第16話 婚約
翌朝、フレンとルーナはアランを連れて村長の家を訪れる。
村長はアランの姿を見るなり驚きの表情を浮かべた。
「アラン……お前、どうしてここに?」
村長の声には困惑が混じっている。
ルーナが静かに口を開いた。
「村長様、実はこの方、山賊と繋がりがあるだけでなく、背後にアルフォード侯爵という人物が控えていることが判明しました。そして、これまで助っ人が次々とやられていた理由も……」
フレンが腕を組みながら続ける。
「そいつが刺客を手引きしてたってわけだよ。自分たちで山賊を引き入れて、村を好き勝手に操ろうとしてたんだな」
村長は言葉を失ったままアランを睨みつけた。
「アラン……本当なのか?」
アランは何も言わず、ただ目を伏せたまま沈黙している。
その姿に村長は深いため息を吐いた。
「まさか、こんな形で裏切られるとは……信じていたのに……」
アリーが横から顔を覗かせ、怯えたように父親に尋ねた。
「お父様、大丈夫なの?」
村長は娘の頭を優しく撫でながら言った。
「もう大丈夫だ。フレン殿とルーナ殿がすべてを明らかにしてくれた」
村長の目には感謝の色が浮かび、フレンに向かって深々と頭を下げる。
「本当にありがとうございました。お二人がいなければ、この村はどうなっていたかわかりません」
「いや、まぁ……こっちも巻き込まれただけだしな」
フレンは照れくさそうに頬をかきながらとぼそりと呟いた。
「なんて謙虚な方なんだ、放っておくには勿体ない」
「いや、面倒だから避けようと——いたっ」
余計な事を言うなとルーナがフレンの横腹を肘でつく。
「ふふ、そうでしょう。私の自慢の主です」
「なるほど……お若いのに立派な方ですな、そうだ!」
すると村長が突然、にこやかな笑顔を浮かべて言った。
「フレン殿にはぜひこの感謝の意を示したいのですが……フレン殿、どうか娘のアリーをお嫁に貰っていただけませんか?」
「「!?」」
その場にいた全員が固まった。
アリーが真っ赤な顔で叫ぶ。
「お父様、何を言ってるの!?」
「おや、アリーは反対なのか?」
村長は不思議そうな顔をしながら娘に尋ねる。
「反対とかじゃなくて……そ、そんな突然……!」
アリーは顔を真っ赤にして両手を頬に当て、恥ずかしそうに目を伏せている。
一方でフレンは目を丸くし、しばし呆然としていたが、すぐにため息をついて口を開いた。

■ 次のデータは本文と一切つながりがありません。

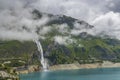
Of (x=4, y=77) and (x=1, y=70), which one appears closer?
(x=4, y=77)
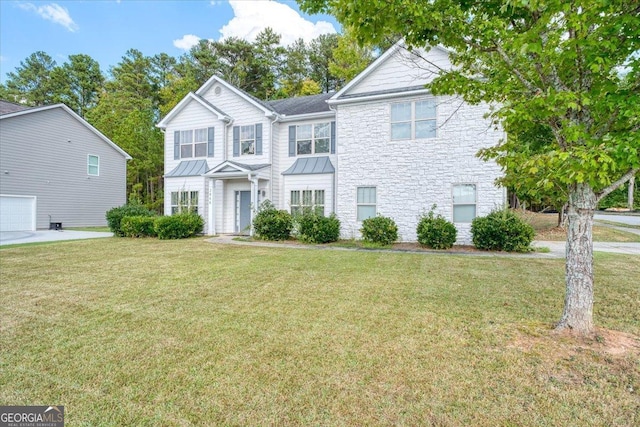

「いやいや、村長さん。ありがたい話なんだけどさ、俺、結婚とかそういうのはまだ考えてないんだよな。第一、こんな俺が結婚なんて似合わないだろ?」
ルーナが隣で咳払いをしながら軽く手を挙げた。
「フレン様、それは謙虚というより、ただ面倒事を避けているだけではありませんか?」
「だってそうだろ」
フレンは天を仰いだまま、困り果てた顔でため息を吐いた。
「俺なんかと結婚したら、アリーが苦労するだけだって。それに、俺には旅があるし、結婚なんて考える余裕はないんだよ」
アリーは再び顔を真っ赤にして俯きながら、か細い声で呟いた。
「で、でも、フレンさんは優しいし……頼りになるし……」
その言葉に、フレンの胸がわずかに締め付けられるような感覚が走った。
自分なんかにそんなことを言われる資格があるのだろうか、と頭をかくが、隣にいるルーナの鋭い視線がどうしても気になってしまう。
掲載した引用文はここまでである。